● Data supplied:
..........
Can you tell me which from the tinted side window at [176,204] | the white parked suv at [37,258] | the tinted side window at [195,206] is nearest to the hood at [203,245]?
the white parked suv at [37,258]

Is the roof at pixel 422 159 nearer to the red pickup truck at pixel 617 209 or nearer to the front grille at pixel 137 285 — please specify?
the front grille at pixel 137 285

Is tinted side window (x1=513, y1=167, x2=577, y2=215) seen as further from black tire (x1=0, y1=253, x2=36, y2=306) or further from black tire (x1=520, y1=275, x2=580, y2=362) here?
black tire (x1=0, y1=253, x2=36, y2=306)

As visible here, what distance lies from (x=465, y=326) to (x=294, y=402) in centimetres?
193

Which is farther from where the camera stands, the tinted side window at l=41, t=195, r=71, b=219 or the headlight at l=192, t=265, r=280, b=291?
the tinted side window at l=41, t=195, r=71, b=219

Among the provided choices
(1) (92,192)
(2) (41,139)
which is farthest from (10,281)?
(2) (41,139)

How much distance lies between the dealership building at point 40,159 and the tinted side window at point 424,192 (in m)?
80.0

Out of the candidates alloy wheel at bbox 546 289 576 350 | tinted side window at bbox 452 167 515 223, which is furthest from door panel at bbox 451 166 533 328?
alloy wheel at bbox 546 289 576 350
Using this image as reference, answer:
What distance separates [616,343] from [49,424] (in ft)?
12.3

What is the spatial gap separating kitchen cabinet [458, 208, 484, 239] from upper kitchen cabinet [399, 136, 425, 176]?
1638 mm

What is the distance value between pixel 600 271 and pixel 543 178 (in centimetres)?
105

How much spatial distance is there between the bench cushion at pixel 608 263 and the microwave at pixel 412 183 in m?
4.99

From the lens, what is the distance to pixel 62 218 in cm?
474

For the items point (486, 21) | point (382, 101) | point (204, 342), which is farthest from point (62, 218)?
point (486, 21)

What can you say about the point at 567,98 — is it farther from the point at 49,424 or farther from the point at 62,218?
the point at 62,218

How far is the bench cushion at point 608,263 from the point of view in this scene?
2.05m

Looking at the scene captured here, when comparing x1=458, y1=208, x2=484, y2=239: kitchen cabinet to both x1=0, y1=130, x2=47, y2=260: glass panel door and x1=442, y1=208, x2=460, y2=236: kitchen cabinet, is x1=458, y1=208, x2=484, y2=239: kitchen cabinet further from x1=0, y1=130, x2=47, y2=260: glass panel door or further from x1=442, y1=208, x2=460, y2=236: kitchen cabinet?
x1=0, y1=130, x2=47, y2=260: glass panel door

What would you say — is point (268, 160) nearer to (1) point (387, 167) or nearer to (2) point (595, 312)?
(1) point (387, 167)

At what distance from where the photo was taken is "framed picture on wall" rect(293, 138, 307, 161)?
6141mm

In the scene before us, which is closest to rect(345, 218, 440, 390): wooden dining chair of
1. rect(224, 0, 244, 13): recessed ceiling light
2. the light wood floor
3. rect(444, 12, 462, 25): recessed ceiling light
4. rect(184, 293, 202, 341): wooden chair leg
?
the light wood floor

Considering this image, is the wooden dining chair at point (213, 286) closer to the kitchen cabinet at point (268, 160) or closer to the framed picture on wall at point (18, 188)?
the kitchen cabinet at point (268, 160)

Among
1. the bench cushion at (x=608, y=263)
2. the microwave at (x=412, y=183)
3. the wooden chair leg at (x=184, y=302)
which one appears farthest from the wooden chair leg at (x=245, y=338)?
..........
● Stated task: The lines to reproduce run from the line containing "What is the distance value" to the end of the listing; write them out exactly and add nothing.

● Result of the exercise:
What is the distance value between pixel 600 271 and pixel 543 178 (in centimetres)?
105

How much spatial distance is there between the bench cushion at pixel 608 263 and the microwave at pixel 412 183 in m?
4.99

From the lens, what is the distance to pixel 62 218 in cm?
474

For the items point (486, 21) | point (382, 101) | point (204, 342), which is farthest from point (62, 218)?
point (486, 21)

What can you say about the point at 567,98 — is it farther from the point at 49,424 or farther from the point at 62,218?
the point at 62,218

How far is the bench cushion at point 608,263 from the point of view in this scene?
2.05m

Looking at the scene captured here, when comparing x1=458, y1=208, x2=484, y2=239: kitchen cabinet to both x1=0, y1=130, x2=47, y2=260: glass panel door and x1=442, y1=208, x2=460, y2=236: kitchen cabinet, is x1=458, y1=208, x2=484, y2=239: kitchen cabinet further from x1=0, y1=130, x2=47, y2=260: glass panel door or further from x1=442, y1=208, x2=460, y2=236: kitchen cabinet?
x1=0, y1=130, x2=47, y2=260: glass panel door

What would you say — is point (268, 160) nearer to (1) point (387, 167) or nearer to (2) point (595, 312)?
(1) point (387, 167)

At what distance from where the photo was taken is "framed picture on wall" rect(293, 138, 307, 161)?
6141mm

In the scene before us, which is closest to rect(345, 218, 440, 390): wooden dining chair of
1. rect(224, 0, 244, 13): recessed ceiling light
2. the light wood floor
3. rect(444, 12, 462, 25): recessed ceiling light
4. rect(184, 293, 202, 341): wooden chair leg
?
the light wood floor

Considering this image, is the wooden dining chair at point (213, 286) closer to the kitchen cabinet at point (268, 160) or closer to the framed picture on wall at point (18, 188)?
the kitchen cabinet at point (268, 160)

Among
1. the bench cushion at (x=608, y=263)
2. the microwave at (x=412, y=183)
3. the wooden chair leg at (x=184, y=302)
which one appears farthest from the wooden chair leg at (x=245, y=338)?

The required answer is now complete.